Don't forget to restart the service next... and be sure this path is writable by tomcat.

If you really want to use datadir, you have to set correct right to the /mapstore directory.

If an extensions.json file is missing, just add it manually with empty {} json content.

cleanup

If you want to remove/cleanup the webapps, databases, LDAP DIT and datadirs, sub-tasks have been added and can be run using

ansible-playbook -t cleanup -e "cleanup=true" playbooks/georchestra.yml

Those sub-tasks aren't run by default, you need to specify the cleanup=true variable.

example setup with vagrant

Install the dependencies with:

sudo apt-get install vagrant virtualbox ansible

Optionally, to install the "guest additions", you may run:

vagrant plugin install vagrant-vbguest

Finally, create a virtual machine and provision it (according to the playbook), with:

vagrant up

When the machine is provisioned, you can vagrant ssh into it, look around, and once you're done, you may halt the machine (vagrant halt) or destroy it (vagrant destroy).

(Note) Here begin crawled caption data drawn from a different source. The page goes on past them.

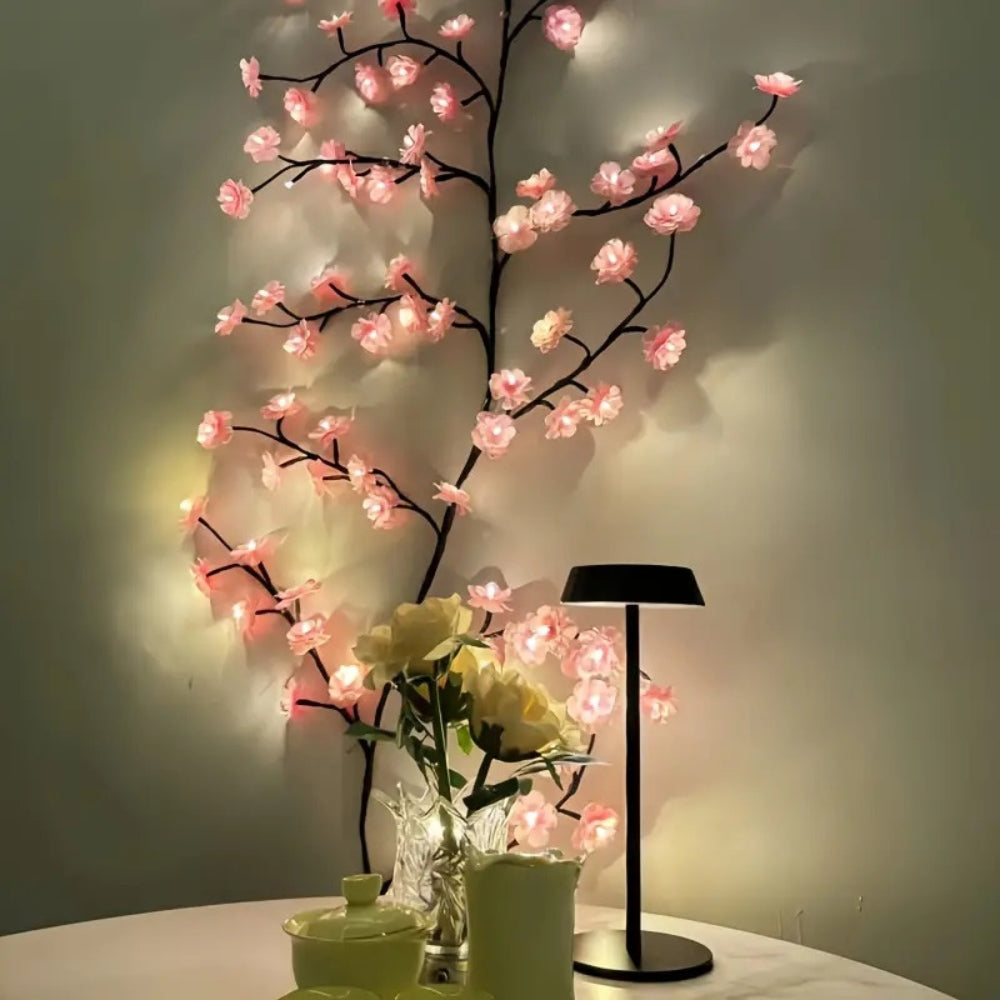 USB Powered Cherry Blossom Branch Lights 96LEDs String Lights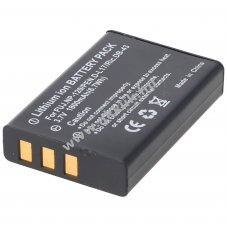 Helyettes�t� akku Unitech 3,7V 1800mAh Li-Ion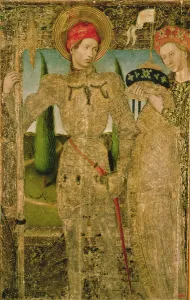 St. George and the Princess, 1448 (oil on panel) St. George and the Princess, 1448 (oil on panel)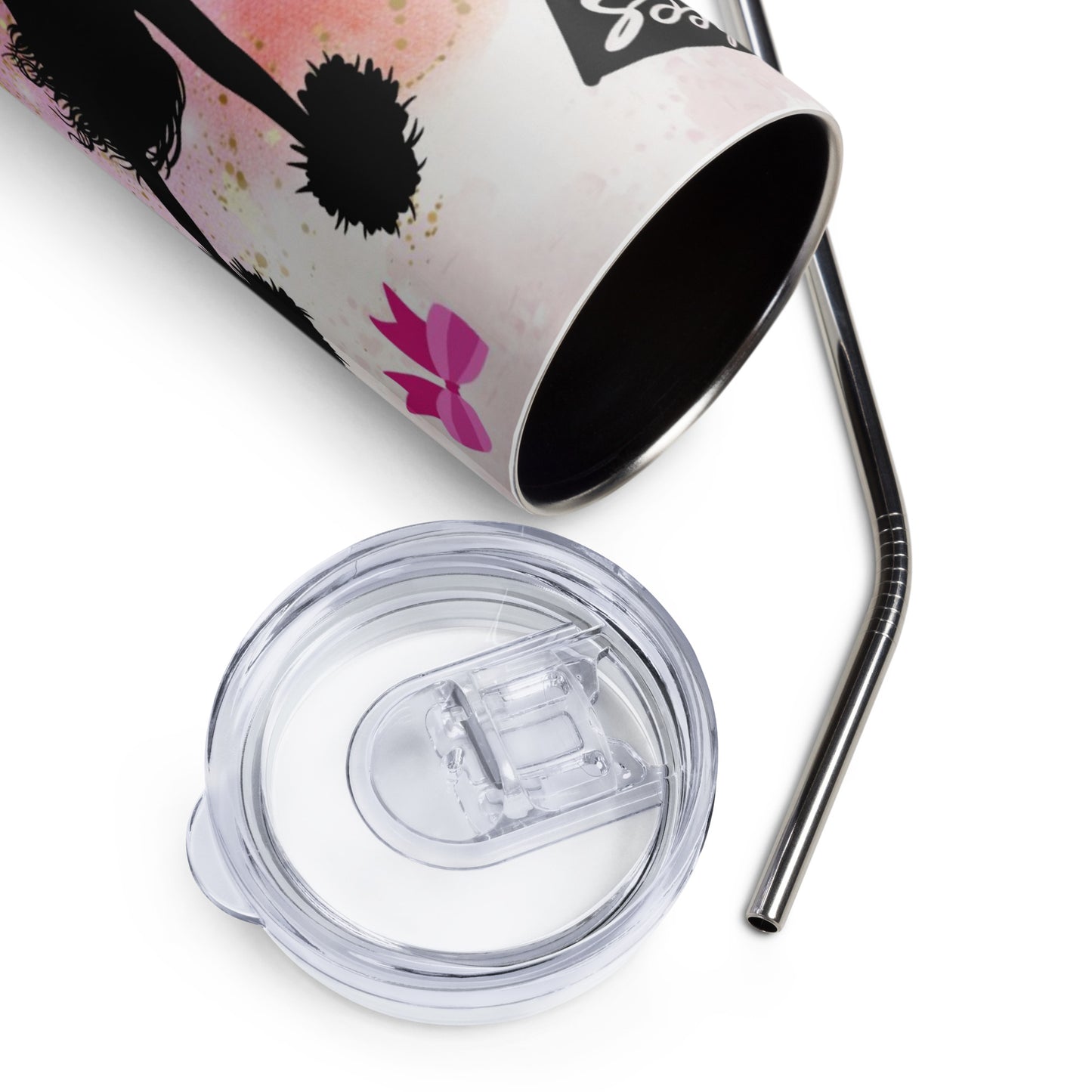 Tumbler „Cheerleader Vibes“ – Dein täglicher Motivations-Kick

To browse your SDI, just drop a line in your /etc/hosts file, registering the IP of the VM with the FQDN you declared in the playbook, eg:

192.168.0.19 georchestra.example.org

... and open https://georchestra.example.org/geonetwork/ in your browser.

Serverspec

a serverspec testsuite is provided to test the vagrant environments Once the box is up (see previous section), you can test the setup with the following command:

$ rake spec

This will require the ruby-serverspec package to be installed on the host.